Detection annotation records
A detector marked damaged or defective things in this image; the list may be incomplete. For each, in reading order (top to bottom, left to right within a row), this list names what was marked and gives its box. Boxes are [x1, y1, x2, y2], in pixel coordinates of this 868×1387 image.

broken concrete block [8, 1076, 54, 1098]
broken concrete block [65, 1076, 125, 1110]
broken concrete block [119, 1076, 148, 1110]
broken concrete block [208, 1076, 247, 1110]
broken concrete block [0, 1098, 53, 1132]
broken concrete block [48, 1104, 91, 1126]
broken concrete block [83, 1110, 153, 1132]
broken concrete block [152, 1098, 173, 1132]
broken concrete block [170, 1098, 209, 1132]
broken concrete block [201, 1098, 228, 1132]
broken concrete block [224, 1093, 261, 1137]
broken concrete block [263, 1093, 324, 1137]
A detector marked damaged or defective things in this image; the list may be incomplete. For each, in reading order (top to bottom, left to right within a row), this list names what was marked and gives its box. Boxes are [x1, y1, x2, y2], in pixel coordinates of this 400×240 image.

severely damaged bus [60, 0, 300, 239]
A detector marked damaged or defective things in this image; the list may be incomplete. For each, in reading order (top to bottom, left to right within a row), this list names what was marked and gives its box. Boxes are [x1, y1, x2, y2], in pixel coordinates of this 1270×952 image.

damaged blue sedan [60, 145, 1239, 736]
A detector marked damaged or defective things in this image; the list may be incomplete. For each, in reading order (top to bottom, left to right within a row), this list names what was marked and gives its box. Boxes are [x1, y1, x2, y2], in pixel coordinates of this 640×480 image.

> _WHAT THIS TASK INVOLVES_
Reproduce the lines unchanged, starting at the first line and ending at the line that contains "damaged blue sedan [60, 145, 1239, 736]". Include both of those lines.

> _SOLUTION TO THE EXERCISE_
A detector marked damaged or defective things in this image; the list may be incomplete. For each, in reading order (top to bottom, left to right within a row), this list names what was marked and gives its box. Boxes are [x1, y1, x2, y2], in pixel coordinates of this 868×1387 image.

broken concrete block [8, 1076, 54, 1098]
broken concrete block [65, 1076, 125, 1110]
broken concrete block [119, 1076, 148, 1110]
broken concrete block [208, 1076, 247, 1110]
broken concrete block [0, 1098, 53, 1132]
broken concrete block [48, 1104, 91, 1126]
broken concrete block [83, 1110, 153, 1132]
broken concrete block [152, 1098, 173, 1132]
broken concrete block [170, 1098, 209, 1132]
broken concrete block [201, 1098, 228, 1132]
broken concrete block [224, 1093, 261, 1137]
broken concrete block [263, 1093, 324, 1137]
A detector marked damaged or defective things in this image; the list may be incomplete. For each, in reading order (top to bottom, left to right within a row), this list names what was marked and gives its box. Boxes are [x1, y1, x2, y2], in pixel coordinates of this 400×240 image.

severely damaged bus [60, 0, 300, 239]
A detector marked damaged or defective things in this image; the list may be incomplete. For each, in reading order (top to bottom, left to right within a row), this list names what was marked and gives its box. Boxes are [x1, y1, x2, y2], in pixel coordinates of this 1270×952 image.

damaged blue sedan [60, 145, 1239, 736]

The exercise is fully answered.